**Excerpt:**
# Brain mold help!



## Freddiecat (Jul 26, 2009)

My party group doesn't go for jello, so was tempted to try a cheese ball type mold this year. Plan on modifying a recipe that involves cream cheese and diced ham. Two questions-- 1) has anyone had experience with this and any tips for getting the mold out? 2) Any thoughts on how many people one cheese ball brain mold would feed? (Hmm, think that actually made 3 questions )
Thanks!


----------



## dippedstix (Jul 2, 2009)

I just made one last night using cream cheese and shrimp. Made on Friday for saturday. You have to set the mold in warm water before turning out on a plate. Once I did that, it came out perfectly. I wish I had taken a picture of it! I only made one and we had lots of people here. I think there was some left over. We had lots of other food too though.


----------



## ChrisW (Sep 19, 2006)

My wife does the shrimp brain mold receipe and it always turns out delicious. Warning - The first year we put a little sign on it calling it "Brain Mold" and it was hardly eaten! From then on it's Shrimp Mold and it's completly gone by party's end...


----------



## dippedstix (Jul 2, 2009)

I had a sign on mine calling it Bloodcurdling Brain Dip and they actually ate it. I couldn't believe it. I totally expected no one to eat it. LOL


----------



## Freddiecat (Jul 26, 2009)

Thanks for the input! I have shellfish allergies, so unfortunately no shrimp mold for us. Although my husband loves shrimp and might think this whole party thing worth it if it was on the menu . Did a little more recipe research and sounds like the cheese/ham recipe should be about same consistency as the shrimp recipes I found. Gives me hope!

**Material provided:**

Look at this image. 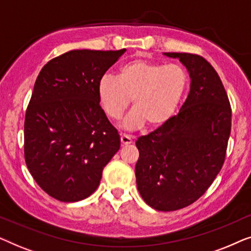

**The problem:** In the brain mold thread, why did ChrisW's household start labeling the dish "Shrimp Mold"? Answer in one to three sentences. The lines have no connection to the brain mold thread.

**Reply to the task:** The first year, they put a sign on it calling it "Brain Mold," and it was hardly eaten. After they renamed it Shrimp Mold, it was completely gone by the end of the party.